Tesla profits drop 55% as Elon Musk dodges cheap car questions

A cellphone showing the Tesla logo with a stock chart in the background

Enlarge / Tesla shares rose by almost 11 percent in premarket trading despite the disastrous financial results. (credit: CFOTO/Future Publishing via Getty Images)

Tesla had a terrible first quarter of 2024, according to its financial results, posted yesterday. We already knew that it was a bad three months in terms of delivering cars—the automaker built tens of thousands of cars it couldn't sell as deliveries dropped by 8.5 percent, year on year. If anything, the quarterly results paint an even worse picture.

The company has been engaged in a series of heavy price cuts, and that's showing up on the balance sheet. For all of Tesla CEO Elon Musk's statements about artificial intelligence being the future of the company, the vast majority of its income is still derived from automotive sales.

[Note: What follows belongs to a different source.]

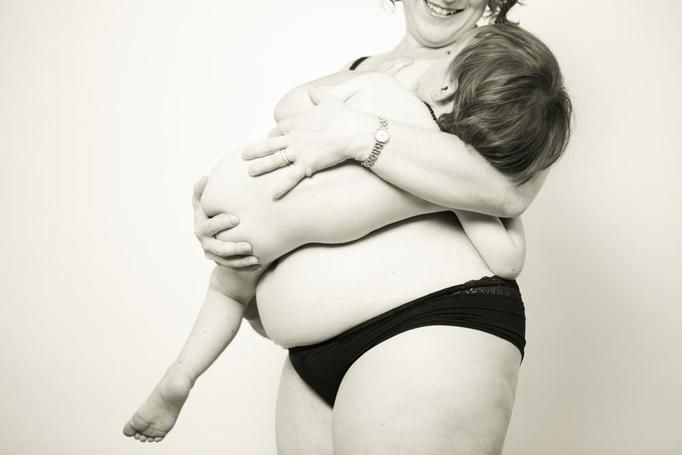 ciało po ciąży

These amounted to $16.5 billion in Q1, nearly $2.5 billion less than for Q1 2023. (Regulatory credits remain pretty steady at $442 million for the quarter.)

Total revenues were down by 9 percent, year on year, with gross profits down 18 percent. But the net profit, once generally accepted accounting measures were applied, fell by 55 percent to $1.1 billion. (Non-GAAP net profit was down 48 percent.)